Set-top box interoperability is one way to reduce the power of video service vendor lock-in and make switching providers easier. In the past, control of the conditional access function provided by such set-tops was perceived to be a source of business advantage by cable operators.

All that has started to change with the advent of over-the-top video subscriptions, though, which require no dedicated set-top box, only use of an application which itself supplies the conditional access functions, and then an internet-connected TV or streaming stick.

As the number of global linear video subscriptions grows, shipments of set-top boxes set-top boxes are growing, though. But those boxes are less costly.

Moore’s Law and competition have helped reduce prices for set-top boxes. Service provider profit pressure requires them to get operating costs down, and that includes the cost of customer premises equipment.

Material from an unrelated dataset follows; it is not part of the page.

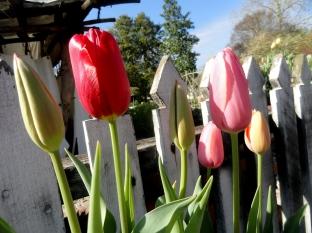 Williamsburg Gate & Tulips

But it also is the case that set-tops play a smaller role in driving revenue than once was the case.

Set Top Box Price Forecast


source: Technology Futures

These days, revenue growth and profit margins are driven by internet access services, not subscription video or voice. So the value of the set-top also is diminished. That is not to say the box has little value. In fact, Comcast’s X1 boxes supply many functions that add value to the user experience, beyond allowing access to the programming.



source: Technology Futures

Not only have telcos, cable companies, internet service providers and satellite firms become less essential “gatekeepers,” but their roles in the ecosystem as distributors likewise wanes. In an internet ecosystem, once the internet access is in place, each app provider can function without a distributor in the value chain.

And that has business implications for former distributors as well as all app suppliers.

Over time, some distributors will become app providers, altering their roles in the value chain. Moves by Comcast, AT&T and others to become content producers and copyright owners provides a clear example. The role of Peacock owner (Comcast) or HBO Max (AT&T) comes not from the distributor role but from the app provider role.

Functionally, even traditional linear TV subscriptions have become apps. They might be owned by the firm that supplies the internet access, but since that product already can be purchased separately from the internet access, even linear video is functionally an application.

Note the change in distribution once a service evolves from linear to internet delivered: where the service footprint was bound by the franchise areas where a cable company, telco or ISP has access networks, the internet apps can be purchased by anyone with internet access in any country where the app is lawful.

HBO Max, in other words, can be purchased by customers who do not buy AT&T internet access or voice services or mobility services. One of the defining attributes of an internet app is that it can be sold or used anywhere internet access is available, and where the app is lawful.

So one obvious implication of any connectivity provider becoming an app provider is that the former geographic bonds are slipped. Voice and video providers using fixed networks need government permission to operate in specific areas, and are not allowed to operate outside those areas.

Over the top services and mobile operators can, in principle, operate nationwide, or internationally, if other governments permit it. In traditional parlance, that means operating outside the franchise area, not just inside the territory where permission to operate is granted.

To be sure, device interoperability is helpful in reducing switching behavior by customers. But other trends--especially the shift to internet delivery--are reducing barriers to switching behavior, in any case.